Assignment.
Could you restate the data below word for word, without its pictures?

Stored items

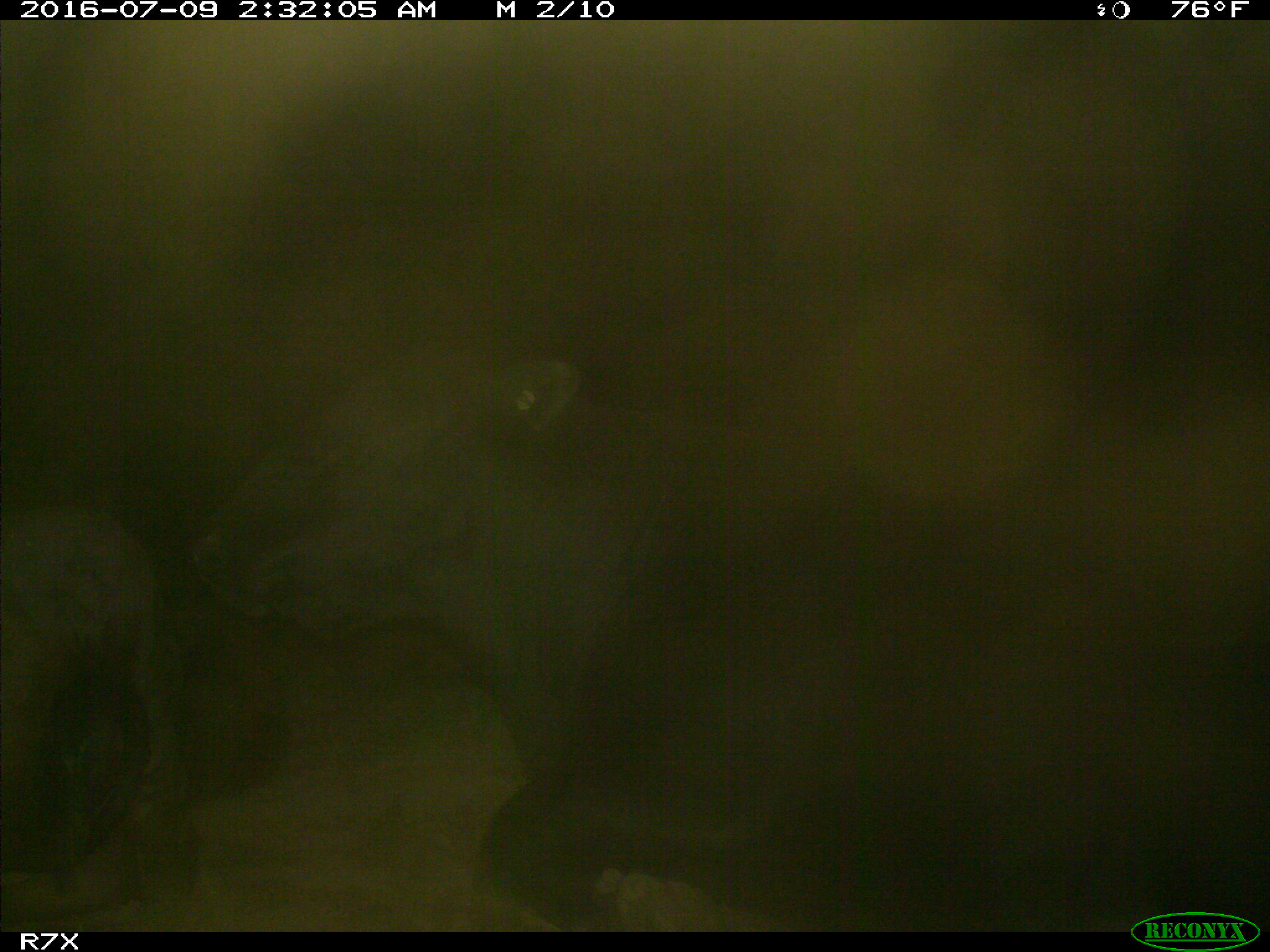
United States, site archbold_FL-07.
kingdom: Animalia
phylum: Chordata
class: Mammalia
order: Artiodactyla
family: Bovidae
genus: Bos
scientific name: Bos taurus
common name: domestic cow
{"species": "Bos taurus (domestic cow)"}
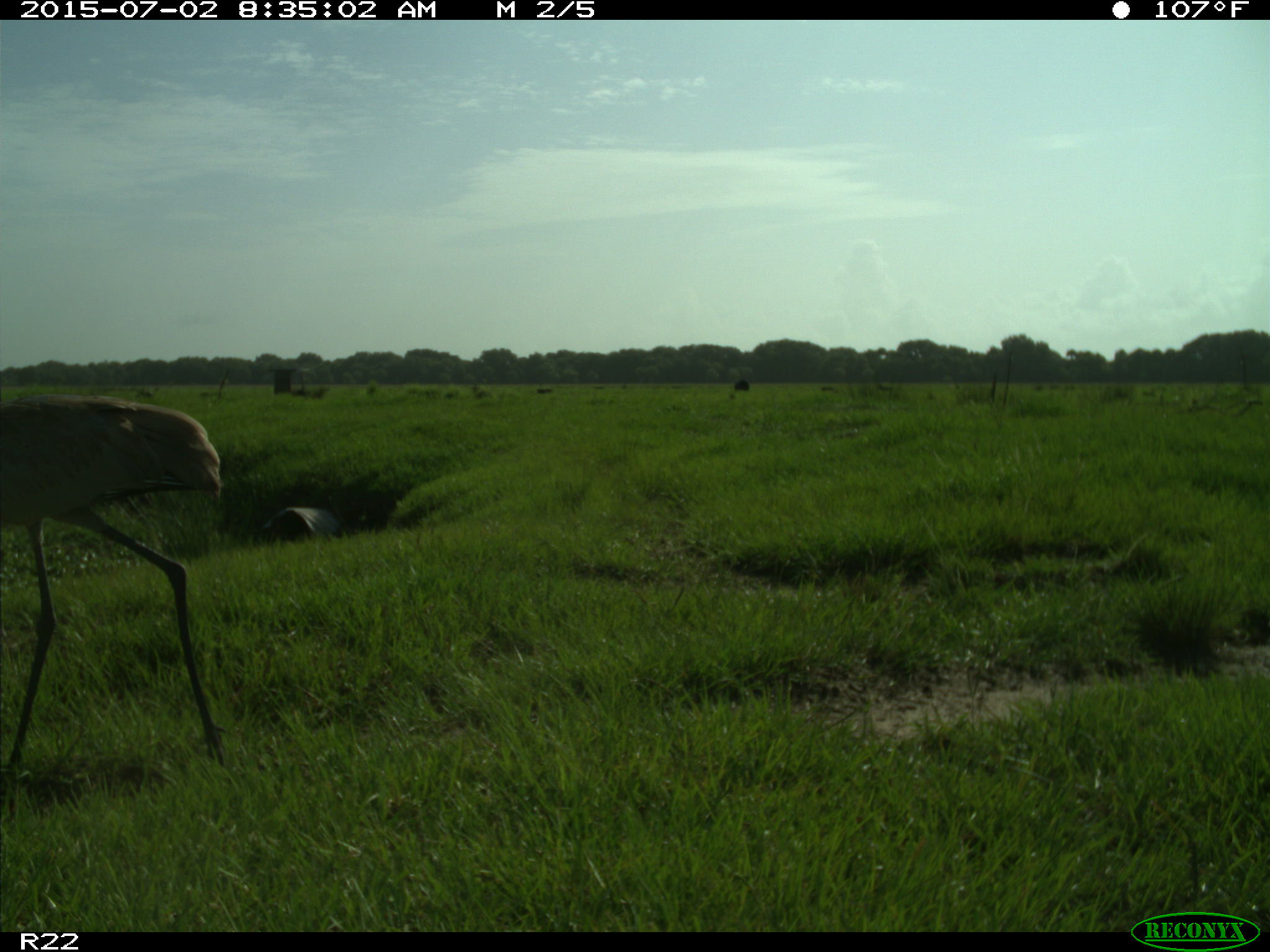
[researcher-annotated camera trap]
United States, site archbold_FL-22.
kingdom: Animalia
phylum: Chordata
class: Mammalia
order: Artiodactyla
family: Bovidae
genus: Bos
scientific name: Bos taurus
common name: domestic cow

Solution for this exercise.
United States, site archbold_FL-07.
kingdom: Animalia
phylum: Chordata
class: Mammalia
order: Artiodactyla
family: Bovidae
genus: Bos
scientific name: Bos taurus
common name: domestic cow
{"species": "Bos taurus (domestic cow)"}
[researcher-annotated camera trap]
United States, site archbold_FL-22.
kingdom: Animalia
phylum: Chordata
class: Mammalia
order: Artiodactyla
family: Bovidae
genus: Bos
scientific name: Bos taurus
common name: domestic cow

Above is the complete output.